**Problem statement:**
Transcribe everything in the data word for word. Pictures are left out.

**Entries:**
---
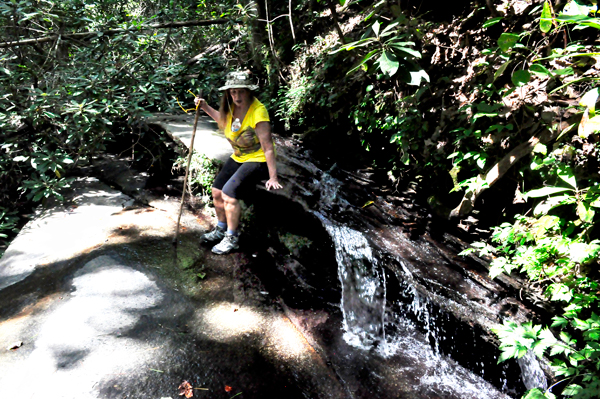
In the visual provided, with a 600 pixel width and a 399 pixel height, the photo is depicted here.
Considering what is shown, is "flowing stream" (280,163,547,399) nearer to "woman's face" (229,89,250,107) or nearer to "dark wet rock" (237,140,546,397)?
"dark wet rock" (237,140,546,397)

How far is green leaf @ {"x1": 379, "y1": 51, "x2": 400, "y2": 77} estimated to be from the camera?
233 centimetres

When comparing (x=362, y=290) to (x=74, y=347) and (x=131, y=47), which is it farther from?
(x=131, y=47)

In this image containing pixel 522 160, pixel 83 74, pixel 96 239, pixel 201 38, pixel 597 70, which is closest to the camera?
pixel 597 70

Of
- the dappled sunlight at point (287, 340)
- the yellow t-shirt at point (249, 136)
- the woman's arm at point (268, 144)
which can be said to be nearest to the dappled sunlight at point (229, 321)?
the dappled sunlight at point (287, 340)

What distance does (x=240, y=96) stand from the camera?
3.96 meters

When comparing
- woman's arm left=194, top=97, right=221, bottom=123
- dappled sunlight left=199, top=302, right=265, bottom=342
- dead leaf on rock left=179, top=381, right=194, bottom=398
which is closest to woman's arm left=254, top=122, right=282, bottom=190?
woman's arm left=194, top=97, right=221, bottom=123

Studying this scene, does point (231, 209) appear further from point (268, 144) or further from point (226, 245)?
point (268, 144)

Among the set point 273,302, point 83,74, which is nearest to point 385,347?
point 273,302

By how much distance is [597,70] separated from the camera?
3234mm

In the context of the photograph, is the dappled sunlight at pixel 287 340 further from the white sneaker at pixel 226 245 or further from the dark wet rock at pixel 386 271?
the white sneaker at pixel 226 245

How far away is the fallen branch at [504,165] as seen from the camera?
11.8ft

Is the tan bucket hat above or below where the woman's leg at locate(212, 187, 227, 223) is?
above

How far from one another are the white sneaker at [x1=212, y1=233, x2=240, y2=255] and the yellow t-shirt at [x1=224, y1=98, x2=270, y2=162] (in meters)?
1.00

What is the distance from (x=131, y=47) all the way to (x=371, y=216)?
16.6 ft
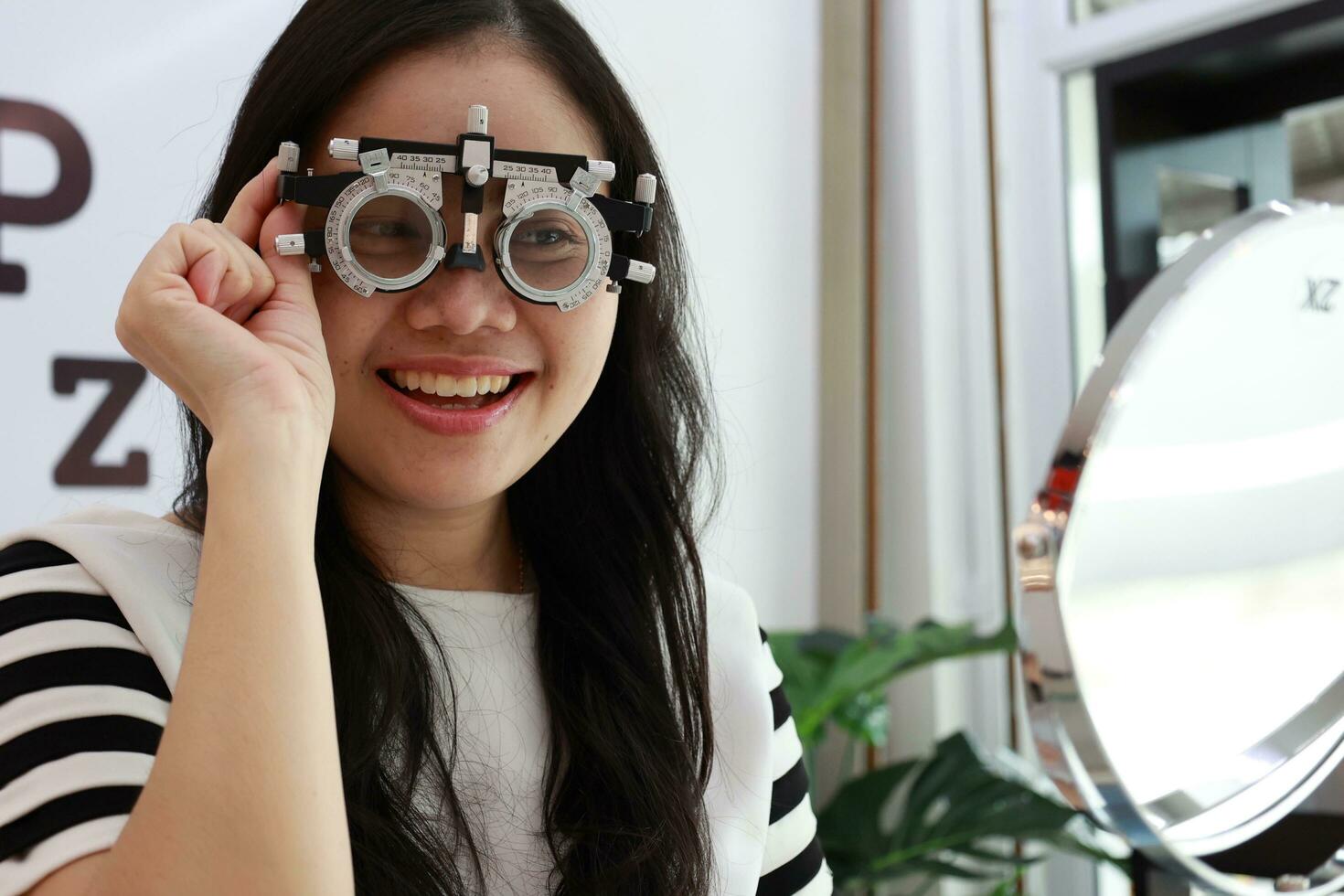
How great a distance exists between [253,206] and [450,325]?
166mm

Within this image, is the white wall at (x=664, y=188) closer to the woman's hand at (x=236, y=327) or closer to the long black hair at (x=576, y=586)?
the long black hair at (x=576, y=586)

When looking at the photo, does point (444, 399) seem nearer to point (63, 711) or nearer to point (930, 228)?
point (63, 711)

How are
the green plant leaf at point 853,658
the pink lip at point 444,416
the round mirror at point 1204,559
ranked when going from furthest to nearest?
the green plant leaf at point 853,658 < the pink lip at point 444,416 < the round mirror at point 1204,559

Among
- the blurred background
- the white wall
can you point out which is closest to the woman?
the white wall

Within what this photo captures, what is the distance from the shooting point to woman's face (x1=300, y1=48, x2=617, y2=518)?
0.89 m

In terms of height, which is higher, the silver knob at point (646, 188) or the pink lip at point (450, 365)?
the silver knob at point (646, 188)

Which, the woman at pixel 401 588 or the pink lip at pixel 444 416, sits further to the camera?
the pink lip at pixel 444 416

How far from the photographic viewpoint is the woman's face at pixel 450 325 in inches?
35.1

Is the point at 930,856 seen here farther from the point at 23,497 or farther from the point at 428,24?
the point at 428,24

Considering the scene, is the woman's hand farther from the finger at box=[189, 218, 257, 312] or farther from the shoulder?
the shoulder

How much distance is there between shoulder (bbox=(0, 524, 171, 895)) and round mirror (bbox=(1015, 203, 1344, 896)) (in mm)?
482

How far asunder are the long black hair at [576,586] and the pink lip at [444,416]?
138mm

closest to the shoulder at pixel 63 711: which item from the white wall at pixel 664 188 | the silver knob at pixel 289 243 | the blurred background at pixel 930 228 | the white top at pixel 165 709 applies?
the white top at pixel 165 709

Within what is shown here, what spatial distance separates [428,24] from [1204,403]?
26.2 inches
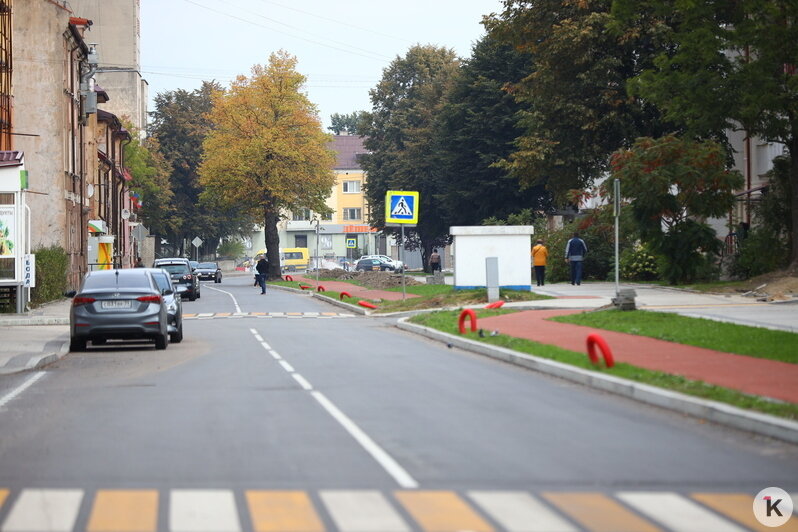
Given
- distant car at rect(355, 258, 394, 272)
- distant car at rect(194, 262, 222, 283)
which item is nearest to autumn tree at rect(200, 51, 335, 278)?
distant car at rect(194, 262, 222, 283)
---
**Written reply:**
In the visual provided, with a 600 pixel width and a 399 pixel height, the photo is depicted here.
Considering what is shown, is "flowing stream" (280,163,547,399) nearer to "woman's face" (229,89,250,107) or nearer to "dark wet rock" (237,140,546,397)?
"dark wet rock" (237,140,546,397)

How far is green leaf @ {"x1": 379, "y1": 51, "x2": 400, "y2": 77} estimated to be from the camera?
233 centimetres

When comparing (x=362, y=290) to (x=74, y=347) and (x=131, y=47), which is it farther from?
(x=131, y=47)

In this image containing pixel 522 160, pixel 83 74, pixel 96 239, pixel 201 38, pixel 597 70, which is closest to the camera?
pixel 597 70

Of
- the dappled sunlight at point (287, 340)
- the yellow t-shirt at point (249, 136)
- the woman's arm at point (268, 144)
which can be said to be nearest to the dappled sunlight at point (229, 321)?
the dappled sunlight at point (287, 340)

What distance does (x=240, y=96) stand from the camera?
3.96 meters

When comparing
- woman's arm left=194, top=97, right=221, bottom=123
- dappled sunlight left=199, top=302, right=265, bottom=342
- dead leaf on rock left=179, top=381, right=194, bottom=398
which is closest to woman's arm left=254, top=122, right=282, bottom=190?
woman's arm left=194, top=97, right=221, bottom=123

Studying this scene, does point (231, 209) appear further from point (268, 144) or further from point (226, 245)?
point (268, 144)

Among the set point 273,302, point 83,74, which is nearest to point 385,347?
point 273,302

By how much distance is [597,70] separated from the camera?
3234mm

In the context of the photograph, is the dappled sunlight at pixel 287 340 further from the white sneaker at pixel 226 245 or further from the dark wet rock at pixel 386 271?
the white sneaker at pixel 226 245

How far away is the fallen branch at [504,165] as seen from the camera?
11.8ft

Is the tan bucket hat above or below where the woman's leg at locate(212, 187, 227, 223) is?
above

How far from one another are the white sneaker at [x1=212, y1=233, x2=240, y2=255] and the yellow t-shirt at [x1=224, y1=98, x2=270, y2=162] (in meters)?
1.00

What is the distance from (x=131, y=47) all the way to (x=371, y=216)?
16.6 ft
How great a distance exists between [253,206] and [450,325]?
166mm

Within this image, is the white wall at (x=664, y=188) closer to the woman's hand at (x=236, y=327) or closer to the long black hair at (x=576, y=586)?
the long black hair at (x=576, y=586)

When looking at the photo, does point (444, 399) seem nearer to point (63, 711) or nearer to point (930, 228)?
point (63, 711)

How are
the green plant leaf at point 853,658
the pink lip at point 444,416
the round mirror at point 1204,559
ranked when going from furthest to nearest?
the green plant leaf at point 853,658 < the pink lip at point 444,416 < the round mirror at point 1204,559

Among
- the blurred background
- the white wall
can you point out which is closest to the woman?
the white wall

Within what this photo captures, what is the distance from the shooting point to woman's face (x1=300, y1=48, x2=617, y2=518)?
0.89 m

In terms of height, which is higher, the silver knob at point (646, 188) or the pink lip at point (450, 365)?
the silver knob at point (646, 188)

Which, the woman at pixel 401 588 or the pink lip at pixel 444 416, sits further to the camera?
the pink lip at pixel 444 416

How far from the photographic viewpoint is the woman's face at pixel 450 325 in inches?
35.1

Is the point at 930,856 seen here farther from the point at 23,497 or farther from the point at 428,24?
the point at 428,24

Considering the scene, is the woman's hand farther from the finger at box=[189, 218, 257, 312] or farther from the shoulder?
the shoulder

How much distance is there between shoulder (bbox=(0, 524, 171, 895)) and round mirror (bbox=(1015, 203, 1344, 896)) (in mm)?
482

How far asunder are the long black hair at [576,586] and the pink lip at [444,416]?
138mm

closest to the shoulder at pixel 63 711: which item from the white wall at pixel 664 188 | the silver knob at pixel 289 243 | the blurred background at pixel 930 228 | the white top at pixel 165 709 applies?
the white top at pixel 165 709

Within what is shown here, what spatial distance separates [428,24] from [1204,403]?
26.2 inches
Given
- distant car at rect(355, 258, 394, 272)
- distant car at rect(194, 262, 222, 283)
which item is nearest to autumn tree at rect(200, 51, 335, 278)?
distant car at rect(194, 262, 222, 283)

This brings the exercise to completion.